Text:
◇ ◇ ◇ ◇

Search engines give more weight to thematic words written directly into page
content. However, some thematic words may be difficult for authors to work into
text without going to some length to explain important complications, and that
might make the whole page too cumbersome, losing readers. If the main text is
to be short, leaving those secondary keywords out may be smarter writing of
content. This is often true when stating principles, which may be more easily
understood if stated in just a few words, leaving redundant particulars out.
But searchers may still use various common particulars to find this principle
via search engines. To support search, the keywords that represent the
particulars and are not in the visible text should be put into meta tags. Some
would go into meta elements with the keywords attribute. But, for some of them,
keywords-not may be the more relevant attribute. And that would keep the
positive keywords metatag from getting enormously long.

◇ ◇ ◇ ◇

Data entries:
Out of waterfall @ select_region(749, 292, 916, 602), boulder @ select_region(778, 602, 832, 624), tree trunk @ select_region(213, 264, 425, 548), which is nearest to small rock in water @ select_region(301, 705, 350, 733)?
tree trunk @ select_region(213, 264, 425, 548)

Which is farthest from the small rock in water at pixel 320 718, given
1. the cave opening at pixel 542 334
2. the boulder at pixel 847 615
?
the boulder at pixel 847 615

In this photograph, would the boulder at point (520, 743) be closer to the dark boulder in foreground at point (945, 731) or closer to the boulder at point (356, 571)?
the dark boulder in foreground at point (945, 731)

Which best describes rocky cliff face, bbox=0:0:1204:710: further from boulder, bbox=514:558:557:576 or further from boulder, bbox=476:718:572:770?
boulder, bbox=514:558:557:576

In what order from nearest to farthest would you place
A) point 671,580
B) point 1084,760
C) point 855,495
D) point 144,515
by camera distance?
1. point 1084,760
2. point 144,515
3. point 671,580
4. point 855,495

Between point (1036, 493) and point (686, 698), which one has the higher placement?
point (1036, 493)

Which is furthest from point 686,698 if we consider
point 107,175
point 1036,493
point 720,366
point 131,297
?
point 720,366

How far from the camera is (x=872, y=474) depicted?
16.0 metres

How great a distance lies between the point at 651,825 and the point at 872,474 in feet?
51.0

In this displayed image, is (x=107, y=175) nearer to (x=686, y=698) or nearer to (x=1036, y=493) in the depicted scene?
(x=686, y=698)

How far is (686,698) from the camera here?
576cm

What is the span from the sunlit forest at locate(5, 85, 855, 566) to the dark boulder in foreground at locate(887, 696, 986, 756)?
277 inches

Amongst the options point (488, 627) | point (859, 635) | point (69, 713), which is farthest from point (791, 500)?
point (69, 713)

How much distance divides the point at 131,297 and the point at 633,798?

◇ ◇ ◇ ◇

Work to do:
(1) List every word in the text about search keywords and meta tags that ends in "-ly".
(2) Carry on writing the text about search keywords and meta tags from the point where it ends.

Results of the tasks:
(1) directly, easily, enormously

(2)
Keyword metatags long ago lost favor after their widespread abuse. However,
they are used by search engines; and I don't see how negative keywords are any
more susceptible to abuse than positive ones. Further, a page author could use
either positive or negative keywords without having to offer both so there'd be
no unwanted increase in the designer's workload. Optimizers could use
essentially the same tools to generate either kind of keyword. The only risk, I
think, is putting a word in both, but I think that would only be an author's
error, so each search engine could prepare for that eventuality any way they
see fit and editing software and validators could choose to alert an author to
the apparent conflict without requiring an author to change an element. Thus,
if a page author uses the same word in both but with differing case because one
represents a common product and the other a brand name the page author would
take the risk of being misunderstood by a search engine while a search engine
might observe the case distinction and consider how to handle it. The page
author could also use longer phrases either positively or negatively and thus
ease distinguishing themes.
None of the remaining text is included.